Post by colomom » Thu Oct 13, 2022 8:02 am

Billymadison420 wrote:
Wed Oct 12, 2022 6:11 pm

Long story short. I had a Pulmonologist tell me that because of a home sleep study that had some extended REM %'s (35-40) for 3 nights and the fact that I was tired all the time that I had Narcolepsy/IH. He was sure of it. He immediately put me on Provigil/Sunosi/Adderall. I don't know what his motivations were.

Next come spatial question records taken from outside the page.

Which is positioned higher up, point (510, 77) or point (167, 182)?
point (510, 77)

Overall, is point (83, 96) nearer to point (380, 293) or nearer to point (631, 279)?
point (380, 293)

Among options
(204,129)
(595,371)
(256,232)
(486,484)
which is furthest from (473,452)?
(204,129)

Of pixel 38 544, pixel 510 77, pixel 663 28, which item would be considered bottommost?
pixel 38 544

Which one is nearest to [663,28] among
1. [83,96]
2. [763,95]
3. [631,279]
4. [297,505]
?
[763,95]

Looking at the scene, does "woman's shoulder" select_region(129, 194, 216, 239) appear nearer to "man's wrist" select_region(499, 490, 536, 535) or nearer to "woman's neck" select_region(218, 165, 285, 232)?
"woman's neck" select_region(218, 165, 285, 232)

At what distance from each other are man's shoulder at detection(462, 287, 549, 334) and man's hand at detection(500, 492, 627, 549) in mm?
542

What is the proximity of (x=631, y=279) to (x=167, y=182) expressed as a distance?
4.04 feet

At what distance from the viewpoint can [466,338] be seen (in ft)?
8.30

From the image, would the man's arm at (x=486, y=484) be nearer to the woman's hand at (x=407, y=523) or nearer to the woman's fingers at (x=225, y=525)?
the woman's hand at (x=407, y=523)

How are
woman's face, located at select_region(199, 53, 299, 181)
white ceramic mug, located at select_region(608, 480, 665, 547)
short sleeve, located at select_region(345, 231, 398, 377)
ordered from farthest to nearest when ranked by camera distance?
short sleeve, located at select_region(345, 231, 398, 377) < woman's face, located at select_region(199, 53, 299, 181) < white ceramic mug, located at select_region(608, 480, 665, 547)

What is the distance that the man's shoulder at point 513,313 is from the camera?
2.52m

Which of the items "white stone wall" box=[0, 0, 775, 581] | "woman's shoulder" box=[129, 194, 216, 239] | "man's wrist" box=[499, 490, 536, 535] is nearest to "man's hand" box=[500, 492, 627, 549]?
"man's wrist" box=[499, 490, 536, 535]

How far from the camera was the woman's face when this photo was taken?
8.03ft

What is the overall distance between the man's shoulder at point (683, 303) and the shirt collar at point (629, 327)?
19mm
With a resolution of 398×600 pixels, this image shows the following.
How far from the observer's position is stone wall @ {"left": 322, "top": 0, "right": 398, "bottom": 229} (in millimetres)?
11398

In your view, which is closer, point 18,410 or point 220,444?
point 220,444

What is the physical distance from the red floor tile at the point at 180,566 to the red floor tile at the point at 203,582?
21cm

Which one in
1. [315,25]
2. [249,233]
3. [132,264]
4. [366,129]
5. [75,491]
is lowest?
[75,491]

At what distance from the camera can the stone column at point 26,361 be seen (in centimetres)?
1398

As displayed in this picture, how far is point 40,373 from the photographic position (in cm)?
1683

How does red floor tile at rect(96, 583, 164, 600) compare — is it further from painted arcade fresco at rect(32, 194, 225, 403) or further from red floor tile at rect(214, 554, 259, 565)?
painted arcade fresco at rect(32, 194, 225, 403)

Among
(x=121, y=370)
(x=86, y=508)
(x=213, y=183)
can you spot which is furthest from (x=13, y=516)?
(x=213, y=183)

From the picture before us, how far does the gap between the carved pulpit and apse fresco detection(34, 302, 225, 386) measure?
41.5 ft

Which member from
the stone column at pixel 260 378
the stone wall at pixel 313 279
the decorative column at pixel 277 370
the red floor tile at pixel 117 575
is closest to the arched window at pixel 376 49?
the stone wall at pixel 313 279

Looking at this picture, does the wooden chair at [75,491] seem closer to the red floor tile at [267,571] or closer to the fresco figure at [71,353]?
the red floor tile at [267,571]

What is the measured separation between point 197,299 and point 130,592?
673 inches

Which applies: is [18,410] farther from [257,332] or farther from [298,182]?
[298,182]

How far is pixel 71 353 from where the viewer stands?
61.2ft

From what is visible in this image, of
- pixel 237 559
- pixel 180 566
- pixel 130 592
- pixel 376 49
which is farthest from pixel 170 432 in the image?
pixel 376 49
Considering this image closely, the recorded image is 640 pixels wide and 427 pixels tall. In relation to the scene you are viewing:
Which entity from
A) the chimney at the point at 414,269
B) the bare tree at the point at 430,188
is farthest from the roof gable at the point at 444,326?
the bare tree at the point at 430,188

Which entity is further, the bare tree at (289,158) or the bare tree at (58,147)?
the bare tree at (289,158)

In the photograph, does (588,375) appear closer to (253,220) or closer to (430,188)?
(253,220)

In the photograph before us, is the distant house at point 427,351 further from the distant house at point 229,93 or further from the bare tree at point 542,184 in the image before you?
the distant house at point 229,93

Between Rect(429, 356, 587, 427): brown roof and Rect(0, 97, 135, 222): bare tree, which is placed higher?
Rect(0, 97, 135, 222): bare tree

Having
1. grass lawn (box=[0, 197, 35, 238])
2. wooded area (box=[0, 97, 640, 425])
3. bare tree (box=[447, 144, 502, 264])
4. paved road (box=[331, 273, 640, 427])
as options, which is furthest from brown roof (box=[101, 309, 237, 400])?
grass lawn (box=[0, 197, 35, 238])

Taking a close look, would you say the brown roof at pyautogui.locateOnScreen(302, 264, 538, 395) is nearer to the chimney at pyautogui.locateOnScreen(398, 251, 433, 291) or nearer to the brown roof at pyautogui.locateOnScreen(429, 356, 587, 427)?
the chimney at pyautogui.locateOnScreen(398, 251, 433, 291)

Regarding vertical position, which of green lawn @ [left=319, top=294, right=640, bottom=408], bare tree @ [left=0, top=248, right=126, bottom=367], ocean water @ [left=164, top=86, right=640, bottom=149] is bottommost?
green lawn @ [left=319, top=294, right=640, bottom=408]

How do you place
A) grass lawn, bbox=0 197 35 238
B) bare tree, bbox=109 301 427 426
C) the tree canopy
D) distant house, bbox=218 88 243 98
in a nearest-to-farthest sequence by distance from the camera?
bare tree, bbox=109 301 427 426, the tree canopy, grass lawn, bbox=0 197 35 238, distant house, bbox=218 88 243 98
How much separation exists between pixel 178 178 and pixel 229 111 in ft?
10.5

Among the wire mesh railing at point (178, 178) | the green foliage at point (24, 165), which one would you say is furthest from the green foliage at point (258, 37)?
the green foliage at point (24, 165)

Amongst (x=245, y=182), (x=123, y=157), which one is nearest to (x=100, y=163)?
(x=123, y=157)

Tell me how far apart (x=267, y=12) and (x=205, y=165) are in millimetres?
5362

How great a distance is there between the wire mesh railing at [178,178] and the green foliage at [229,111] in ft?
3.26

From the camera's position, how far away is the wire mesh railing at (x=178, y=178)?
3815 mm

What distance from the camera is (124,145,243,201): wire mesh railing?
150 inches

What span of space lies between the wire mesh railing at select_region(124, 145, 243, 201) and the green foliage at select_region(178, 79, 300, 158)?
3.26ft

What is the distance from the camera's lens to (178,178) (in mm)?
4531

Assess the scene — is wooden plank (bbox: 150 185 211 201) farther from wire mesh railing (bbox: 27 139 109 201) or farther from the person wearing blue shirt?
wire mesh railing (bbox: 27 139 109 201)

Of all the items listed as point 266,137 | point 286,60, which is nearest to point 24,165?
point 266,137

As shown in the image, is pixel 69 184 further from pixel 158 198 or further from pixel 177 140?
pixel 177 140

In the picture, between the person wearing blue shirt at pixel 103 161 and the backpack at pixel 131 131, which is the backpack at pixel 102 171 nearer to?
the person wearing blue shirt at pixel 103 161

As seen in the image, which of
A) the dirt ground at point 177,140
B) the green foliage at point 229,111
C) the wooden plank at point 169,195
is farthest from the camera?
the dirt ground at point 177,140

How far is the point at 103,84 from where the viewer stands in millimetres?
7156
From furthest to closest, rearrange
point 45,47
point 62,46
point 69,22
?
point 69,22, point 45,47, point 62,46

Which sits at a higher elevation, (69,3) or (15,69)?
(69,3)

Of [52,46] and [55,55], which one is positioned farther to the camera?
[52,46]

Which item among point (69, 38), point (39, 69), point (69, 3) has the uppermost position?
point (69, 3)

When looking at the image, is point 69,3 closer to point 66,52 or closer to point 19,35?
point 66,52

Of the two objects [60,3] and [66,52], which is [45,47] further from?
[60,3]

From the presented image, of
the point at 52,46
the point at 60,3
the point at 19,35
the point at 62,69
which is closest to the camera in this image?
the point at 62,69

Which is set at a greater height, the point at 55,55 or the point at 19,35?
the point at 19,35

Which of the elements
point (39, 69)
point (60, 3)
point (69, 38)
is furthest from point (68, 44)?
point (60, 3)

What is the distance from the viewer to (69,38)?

I then saw a Board Certified Sleep Specialist at a major University. She said the following

1. You don't have Narcolepsy
2. The MSLT shows I am objectively not sleepy
3. Home sleep study's are a SUPPOSITION and cannot accurately detect REM without an EOG
4. Even if those REM %'s were true, and even if they were on a PSG that is NOT a Narcolepsy criteria
5. I had no SOREM's during my naps, and my sleep latency was 16minutes. (i was extremely tired and sleepy during the MSLT so i feel it was accurate)
6. What the pulmonologist did was completely out of line. He never should have put that thought in my head.
A home sleep study seems inadequate to diagnose narcolepsy, a PSG followed by an MSLT is the gold standard. The reason they require the PSG before the MSLT is that they need to see that sleep the night before the MSLT is adequate. Narcolepsy shouldn’t be diagnosed if you have untreated or inadequately treated OSA or other sleep disorders.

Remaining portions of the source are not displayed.